DOCUMENT SEGMENT:
⁂

Friday, November 3, 2017

The journey

Moving to a new home requires a lot of planning and organization, like turning off all of your utility services and such.  And thus, Tuesday was the day for that, and I have also forwarded our mail to our new address, and stopped our home security system.  For the last two weeks, I’ve been busy packing up, making more boxes, running back and forth from Home Depot, to the Goodwill donation center, and from the Goodwill back home… and on and on and on… Life is a circle.  It is a merry-go-round kind of a thing, and these days my soul has grown round too. Full with expectancy about the future, and of new promises and hopes.   I work, and as I work I think of my mother.  I think of her often throughout my day, and my heart cries in quieted waves.  I hear my father explaining how he finally was able to gathered strength to give away all of mom’s shoes; those that only a few months ago she was still wearing and walking in them, and my heart can only weep. She will not need them anymore.  And it is almost as if the tired eyes of the world were gently closing down; her head resting upon a pillow, ready to go to sleep….

⁂

RECORD SET:
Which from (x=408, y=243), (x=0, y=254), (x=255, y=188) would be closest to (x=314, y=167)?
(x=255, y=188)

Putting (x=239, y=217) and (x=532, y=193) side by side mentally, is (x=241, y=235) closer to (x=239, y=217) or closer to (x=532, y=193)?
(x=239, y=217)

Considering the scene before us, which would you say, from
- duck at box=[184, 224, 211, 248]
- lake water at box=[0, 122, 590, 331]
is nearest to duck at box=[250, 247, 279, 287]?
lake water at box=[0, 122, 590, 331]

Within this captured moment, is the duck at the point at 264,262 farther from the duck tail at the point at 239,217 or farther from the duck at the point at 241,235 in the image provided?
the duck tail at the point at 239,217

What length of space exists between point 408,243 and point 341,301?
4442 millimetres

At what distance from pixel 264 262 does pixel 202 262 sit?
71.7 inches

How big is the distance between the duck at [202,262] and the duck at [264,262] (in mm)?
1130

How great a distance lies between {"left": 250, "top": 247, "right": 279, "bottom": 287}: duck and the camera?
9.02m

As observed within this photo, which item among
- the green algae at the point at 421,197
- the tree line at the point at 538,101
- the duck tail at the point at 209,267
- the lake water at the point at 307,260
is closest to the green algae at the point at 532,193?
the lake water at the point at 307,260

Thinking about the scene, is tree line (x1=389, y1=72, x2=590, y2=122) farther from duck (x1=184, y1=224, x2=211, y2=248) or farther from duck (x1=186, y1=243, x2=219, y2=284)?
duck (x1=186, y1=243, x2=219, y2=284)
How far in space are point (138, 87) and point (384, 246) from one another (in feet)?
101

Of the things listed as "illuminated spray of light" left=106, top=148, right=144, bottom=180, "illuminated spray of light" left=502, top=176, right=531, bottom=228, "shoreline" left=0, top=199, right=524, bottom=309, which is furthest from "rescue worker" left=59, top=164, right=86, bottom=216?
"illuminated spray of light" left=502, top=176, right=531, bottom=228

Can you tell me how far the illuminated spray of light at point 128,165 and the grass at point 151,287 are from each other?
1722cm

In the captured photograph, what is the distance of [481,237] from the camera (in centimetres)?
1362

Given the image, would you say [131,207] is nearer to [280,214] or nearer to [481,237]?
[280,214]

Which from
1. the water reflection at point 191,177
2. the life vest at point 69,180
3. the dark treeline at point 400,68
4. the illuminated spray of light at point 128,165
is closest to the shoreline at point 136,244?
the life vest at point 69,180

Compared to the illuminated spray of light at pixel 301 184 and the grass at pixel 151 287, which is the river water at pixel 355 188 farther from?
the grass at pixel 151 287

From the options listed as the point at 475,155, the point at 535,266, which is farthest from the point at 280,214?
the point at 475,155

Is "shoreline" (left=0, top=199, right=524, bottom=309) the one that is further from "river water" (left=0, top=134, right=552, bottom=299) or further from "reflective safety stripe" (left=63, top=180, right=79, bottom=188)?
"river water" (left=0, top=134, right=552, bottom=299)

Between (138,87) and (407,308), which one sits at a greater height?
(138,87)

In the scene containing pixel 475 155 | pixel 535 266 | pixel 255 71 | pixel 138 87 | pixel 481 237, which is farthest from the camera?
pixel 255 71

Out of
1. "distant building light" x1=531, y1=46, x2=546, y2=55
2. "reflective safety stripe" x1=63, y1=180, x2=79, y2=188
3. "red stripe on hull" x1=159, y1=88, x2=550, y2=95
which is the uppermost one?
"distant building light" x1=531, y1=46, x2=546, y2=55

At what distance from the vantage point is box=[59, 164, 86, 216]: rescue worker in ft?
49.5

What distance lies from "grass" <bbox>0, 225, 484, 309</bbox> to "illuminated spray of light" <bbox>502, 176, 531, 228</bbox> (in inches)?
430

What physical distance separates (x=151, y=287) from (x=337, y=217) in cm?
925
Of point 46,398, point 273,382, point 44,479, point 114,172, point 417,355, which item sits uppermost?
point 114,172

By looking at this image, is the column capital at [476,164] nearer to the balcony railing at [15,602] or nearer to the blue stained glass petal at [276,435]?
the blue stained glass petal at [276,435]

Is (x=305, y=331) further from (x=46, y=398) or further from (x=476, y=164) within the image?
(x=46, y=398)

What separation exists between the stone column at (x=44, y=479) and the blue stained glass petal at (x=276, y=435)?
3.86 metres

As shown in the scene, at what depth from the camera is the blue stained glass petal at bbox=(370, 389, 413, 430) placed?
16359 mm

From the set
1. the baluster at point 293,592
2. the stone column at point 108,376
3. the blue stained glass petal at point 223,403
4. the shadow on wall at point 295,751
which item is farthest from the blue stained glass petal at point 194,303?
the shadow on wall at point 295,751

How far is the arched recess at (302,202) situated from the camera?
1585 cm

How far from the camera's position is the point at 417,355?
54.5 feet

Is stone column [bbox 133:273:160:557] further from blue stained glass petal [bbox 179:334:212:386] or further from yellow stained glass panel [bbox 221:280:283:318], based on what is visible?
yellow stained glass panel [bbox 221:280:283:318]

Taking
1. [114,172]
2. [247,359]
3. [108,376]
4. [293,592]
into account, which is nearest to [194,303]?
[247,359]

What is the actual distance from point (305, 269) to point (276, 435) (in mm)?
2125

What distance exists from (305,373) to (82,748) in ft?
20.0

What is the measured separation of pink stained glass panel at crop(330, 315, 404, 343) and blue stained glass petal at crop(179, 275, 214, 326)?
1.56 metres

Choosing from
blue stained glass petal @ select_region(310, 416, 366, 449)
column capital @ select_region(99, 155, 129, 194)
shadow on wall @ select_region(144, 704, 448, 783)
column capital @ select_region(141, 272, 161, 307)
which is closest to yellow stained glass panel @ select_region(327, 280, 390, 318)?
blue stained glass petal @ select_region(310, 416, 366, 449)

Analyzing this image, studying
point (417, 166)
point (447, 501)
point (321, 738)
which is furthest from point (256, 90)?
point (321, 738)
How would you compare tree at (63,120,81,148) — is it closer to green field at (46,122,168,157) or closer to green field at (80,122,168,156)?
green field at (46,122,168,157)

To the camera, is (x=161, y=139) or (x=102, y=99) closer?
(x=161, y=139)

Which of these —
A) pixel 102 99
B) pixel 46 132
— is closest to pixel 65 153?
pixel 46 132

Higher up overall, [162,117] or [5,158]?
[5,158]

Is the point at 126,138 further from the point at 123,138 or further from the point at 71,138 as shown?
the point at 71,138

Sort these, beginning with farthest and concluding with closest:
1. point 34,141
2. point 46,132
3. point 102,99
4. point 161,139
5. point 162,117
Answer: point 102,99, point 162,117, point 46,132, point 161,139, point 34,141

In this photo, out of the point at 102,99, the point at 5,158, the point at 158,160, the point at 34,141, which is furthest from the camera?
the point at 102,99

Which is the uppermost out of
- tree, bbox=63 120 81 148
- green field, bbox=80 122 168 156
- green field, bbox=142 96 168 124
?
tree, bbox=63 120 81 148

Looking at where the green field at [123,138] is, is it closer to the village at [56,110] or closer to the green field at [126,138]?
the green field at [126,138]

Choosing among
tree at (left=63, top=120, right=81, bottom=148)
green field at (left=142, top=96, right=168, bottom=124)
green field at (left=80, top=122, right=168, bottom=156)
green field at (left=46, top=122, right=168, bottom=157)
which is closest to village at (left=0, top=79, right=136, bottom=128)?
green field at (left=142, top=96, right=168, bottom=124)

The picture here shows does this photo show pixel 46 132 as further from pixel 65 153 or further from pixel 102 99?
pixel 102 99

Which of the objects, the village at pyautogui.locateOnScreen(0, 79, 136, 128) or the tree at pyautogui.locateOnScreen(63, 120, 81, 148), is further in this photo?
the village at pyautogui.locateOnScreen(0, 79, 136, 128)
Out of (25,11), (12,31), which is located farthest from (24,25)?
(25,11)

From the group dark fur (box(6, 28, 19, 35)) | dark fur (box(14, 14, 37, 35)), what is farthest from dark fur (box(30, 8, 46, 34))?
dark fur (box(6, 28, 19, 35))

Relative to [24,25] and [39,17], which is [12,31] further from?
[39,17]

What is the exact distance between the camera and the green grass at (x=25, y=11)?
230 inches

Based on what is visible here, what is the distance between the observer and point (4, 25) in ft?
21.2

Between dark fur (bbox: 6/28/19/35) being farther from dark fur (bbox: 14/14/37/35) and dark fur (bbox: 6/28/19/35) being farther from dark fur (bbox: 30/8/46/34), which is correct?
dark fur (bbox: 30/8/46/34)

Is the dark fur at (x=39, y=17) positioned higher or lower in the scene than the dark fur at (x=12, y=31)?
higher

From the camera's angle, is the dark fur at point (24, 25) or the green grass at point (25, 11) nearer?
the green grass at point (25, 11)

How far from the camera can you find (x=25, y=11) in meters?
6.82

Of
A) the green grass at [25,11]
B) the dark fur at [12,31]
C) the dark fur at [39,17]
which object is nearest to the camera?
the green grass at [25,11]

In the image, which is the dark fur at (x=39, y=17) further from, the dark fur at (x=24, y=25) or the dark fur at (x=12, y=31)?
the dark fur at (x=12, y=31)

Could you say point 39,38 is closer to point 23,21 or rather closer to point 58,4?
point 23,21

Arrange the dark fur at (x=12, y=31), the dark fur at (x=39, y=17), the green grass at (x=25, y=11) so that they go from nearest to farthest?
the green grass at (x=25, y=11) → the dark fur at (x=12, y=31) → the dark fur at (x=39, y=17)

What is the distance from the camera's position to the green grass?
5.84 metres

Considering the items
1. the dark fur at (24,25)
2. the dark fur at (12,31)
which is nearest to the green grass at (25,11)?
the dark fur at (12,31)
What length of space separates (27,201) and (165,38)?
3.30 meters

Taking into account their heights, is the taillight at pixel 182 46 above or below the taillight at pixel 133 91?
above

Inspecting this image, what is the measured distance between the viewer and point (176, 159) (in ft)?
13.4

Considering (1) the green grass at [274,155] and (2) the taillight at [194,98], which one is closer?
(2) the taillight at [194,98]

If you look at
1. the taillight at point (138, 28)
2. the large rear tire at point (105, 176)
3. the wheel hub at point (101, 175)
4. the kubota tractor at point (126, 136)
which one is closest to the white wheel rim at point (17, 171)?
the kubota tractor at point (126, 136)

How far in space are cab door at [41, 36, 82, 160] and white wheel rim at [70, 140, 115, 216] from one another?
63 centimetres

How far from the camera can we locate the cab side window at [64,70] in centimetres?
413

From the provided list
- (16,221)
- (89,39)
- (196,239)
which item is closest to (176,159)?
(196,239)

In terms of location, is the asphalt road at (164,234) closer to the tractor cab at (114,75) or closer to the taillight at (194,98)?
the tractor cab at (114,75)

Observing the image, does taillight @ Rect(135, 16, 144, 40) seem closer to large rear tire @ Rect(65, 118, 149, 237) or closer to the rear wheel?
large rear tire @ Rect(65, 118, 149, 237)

⁂

WORK INSTRUCTIONS:
1. Report every line of the listing that contains the word "village", treating uppercase and lowercase as different.
2. Write what comes next in the blog post about moving house and missing a mother, picking up after its final sentence.

ANSWERS FOR THIS EXERCISE:
1.
Looking at where the green field at [123,138] is, is it closer to the village at [56,110] or closer to the green field at [126,138]?
which is closest to village at (left=0, top=79, right=136, bottom=128)?
Which of the objects, the village at pyautogui.locateOnScreen(0, 79, 136, 128) or the tree at pyautogui.locateOnScreen(63, 120, 81, 148), is further in this photo?
the village at pyautogui.locateOnScreen(0, 79, 136, 128)

2.
 
Sometimes I have this deep urge to call her.  I want to just say hello, tell her something new, something old; share a new occurrence about my day, and my life... tell her I love her, what I've done and how it made me feel, but then I realize that she is not present anymore.  Although she is. And my little heart miss her terribly.  As my father takes her place in that aspect in my life now, I am learning to treasure him in a deeper, more meaningful way than ever.  My connection had always been with my mother, but throughout all these last years of her illness, my relationship with my father has matured in deeper ways; love have expanded, and tides strengthened.  He is essential in my life.  A rock.  An everlasting tree.   I have always thought of my father sort of ‘eternal’.  Unfailing.  Always there.   My little heart won’t dare think of him in any other way, other than forever by my side.  Why do we have to love so hard, and with such deep, strong love?  Love hurts.

The other day I read somewhere that energy cannot be created or destroyed, it merely changes form.  I believe that energy goes back to the Creator who gave it, and in Him is where I chose to keep my hopes...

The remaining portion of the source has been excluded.